==== Document excerpt ====

In tech, founders and specialists may sometimes have the issue of the “burden of brilliance”, meaning that they fail to make their solution understandable to others. In many cases, this is due to a solution being designed by specialists for specialists where all expect a common baseline understanding. But when it comes to innovative solutions that are supposed to improve the lives of many, a greater level of simplification is needed – such is the case for food technology.
The recently crowned Bright Starter of 2024, ÄIO, specialises in growing microorganisms capable of producing beneficial fatty acids, antioxidants and pigments. Still, they also know their target audience – people interested in sustainable, healthy alternatives to conventional cooking oils, butter and cosmetics. For this reason, they keep their value proposition clear – they give new life to products otherwise discarded and enhance your dining experience through it.
Traditional yet innovative
With Estonia becoming the first Baltic country to receive two Michelin stars in 2022, many Estonians have also become intrigued by novel foods and innovation on the food scene and want more agency over the foods we eat. We are not simply talking about growing our basil and thyme on our windowsill but rather being more conscious of our consumer habits and reducing our effect on the environment. Since Estonians are “forest folk” by tradition, we are redefining what we cook with.
Instead of straining our planet’s resources, we are starting to de-stigmatize things like Mati’s mycelium-based meat alternatives and YOOK’s plant-based beverages, understanding that as the global population keeps growing, we cannot expect to keep up with the resource-heavy production in the classical sense. This is where tradition and innovation meet since eating mushrooms and oat-based drinks is not new to Estonians. Instead, they must undergo a modernisation process to appeal to the global audience. Just as online voting once seemed mysterious and arcane, once we understand the underlying benefits of novel foods, we are more likely to grasp them in our daily menu and let go of our scepticism.
Understanding is key
Where chia seeds, which were only classified as novel foods 15 years ago, were once alien to many of us, today we see different versions of them in our breakfast bowls and porridges, showing us that all it takes to adapt and incorporate new sources of nutrition into our diet is clear and concise communication on a state level. Since Estonia prides itself in the minimal amount of red tape surrounding innovation, food is no exception here. Humans are naturally curious animals, and just like we don’t simply eat any mushrooms we find on the forest floor, we want to understand what makes these new foods so special and how these foods can supplement our mundane grocery lists meaningfully.
So, whether you are dipping your toes into the novel food field one oat of milk macchiato at a time or you have been crunching on sour cream and onion-flavoured crickets for a decade now, it’s undeniable that the era of innovation is here for food. All we can do is keep an open mind as consumers and pioneers in an ever-changing culinary world.

==== Supplied data ====

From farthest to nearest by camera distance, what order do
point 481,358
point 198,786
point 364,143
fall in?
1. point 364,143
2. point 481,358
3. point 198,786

====

§ **Stated goal 1**
According to the food technology text, in which year did Estonia become the first Baltic country to receive two Michelin stars?
§ **Stated goal 2**
Swap "farthest" for "most distant" throughout the entries and write them out again, keeping everything else the same.
The food technology text and the entries have no connection to each other.

§ **Exercise solution 1**
2022

§ **Exercise solution 2**
From most distant to nearest by camera distance, what order do
point 481,358
point 198,786
point 364,143
fall in?
1. point 364,143
2. point 481,358
3. point 198,786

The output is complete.